**WRITTEN TASK**.
Reproduce all of the entries below word for word, leaving every character unchanged.
======== EXERCISE DATA
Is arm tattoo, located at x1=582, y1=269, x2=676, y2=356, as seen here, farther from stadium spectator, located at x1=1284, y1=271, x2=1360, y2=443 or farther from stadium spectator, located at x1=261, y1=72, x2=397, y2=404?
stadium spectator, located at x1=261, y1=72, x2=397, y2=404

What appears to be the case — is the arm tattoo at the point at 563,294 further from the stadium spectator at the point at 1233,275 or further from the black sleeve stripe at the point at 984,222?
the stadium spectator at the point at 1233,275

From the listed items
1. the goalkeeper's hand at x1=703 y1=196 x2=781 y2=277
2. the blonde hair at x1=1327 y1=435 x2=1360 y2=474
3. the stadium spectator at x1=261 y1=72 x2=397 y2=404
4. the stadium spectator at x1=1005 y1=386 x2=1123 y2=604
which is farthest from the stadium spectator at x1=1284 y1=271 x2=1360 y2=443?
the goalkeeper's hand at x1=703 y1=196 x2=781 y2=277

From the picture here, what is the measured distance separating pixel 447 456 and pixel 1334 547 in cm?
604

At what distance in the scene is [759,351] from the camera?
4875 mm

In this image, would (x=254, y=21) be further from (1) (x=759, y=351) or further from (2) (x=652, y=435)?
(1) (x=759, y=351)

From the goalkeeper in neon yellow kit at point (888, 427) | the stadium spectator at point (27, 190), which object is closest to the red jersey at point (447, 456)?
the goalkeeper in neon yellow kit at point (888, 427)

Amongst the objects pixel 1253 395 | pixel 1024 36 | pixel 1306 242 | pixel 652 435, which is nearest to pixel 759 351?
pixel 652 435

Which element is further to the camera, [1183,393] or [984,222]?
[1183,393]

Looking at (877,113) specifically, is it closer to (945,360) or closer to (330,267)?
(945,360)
================
**SOLVED PROBLEM**.
Is arm tattoo, located at x1=582, y1=269, x2=676, y2=356, as seen here, farther from stadium spectator, located at x1=1284, y1=271, x2=1360, y2=443 or farther from stadium spectator, located at x1=261, y1=72, x2=397, y2=404?
stadium spectator, located at x1=261, y1=72, x2=397, y2=404

What appears to be the case — is the arm tattoo at the point at 563,294 further from the stadium spectator at the point at 1233,275 or further from the black sleeve stripe at the point at 984,222?
the stadium spectator at the point at 1233,275

From the listed items
1. the goalkeeper's hand at x1=703 y1=196 x2=781 y2=277
2. the blonde hair at x1=1327 y1=435 x2=1360 y2=474
3. the stadium spectator at x1=261 y1=72 x2=397 y2=404
4. the stadium spectator at x1=1005 y1=386 x2=1123 y2=604
which is farthest from the stadium spectator at x1=1284 y1=271 x2=1360 y2=443?
the goalkeeper's hand at x1=703 y1=196 x2=781 y2=277

From the picture here, what is the measured distance separating pixel 447 456 and pixel 1334 547 in cm?
604

At what distance in the scene is [759,351] from the camera?
4875 mm

In this image, would (x=254, y=21) be further from (1) (x=759, y=351) or further from (2) (x=652, y=435)?
(1) (x=759, y=351)

From the goalkeeper in neon yellow kit at point (888, 427) | the stadium spectator at point (27, 190), which object is closest to the red jersey at point (447, 456)?
the goalkeeper in neon yellow kit at point (888, 427)

Amongst the objects pixel 1253 395 | pixel 1024 36 | pixel 1306 242 | pixel 652 435, which is nearest to pixel 759 351?
pixel 652 435

Which element is further to the camera, [1183,393] or [984,222]?
[1183,393]

Looking at (877,113) specifically, is it closer to (945,360) or closer to (330,267)?
(945,360)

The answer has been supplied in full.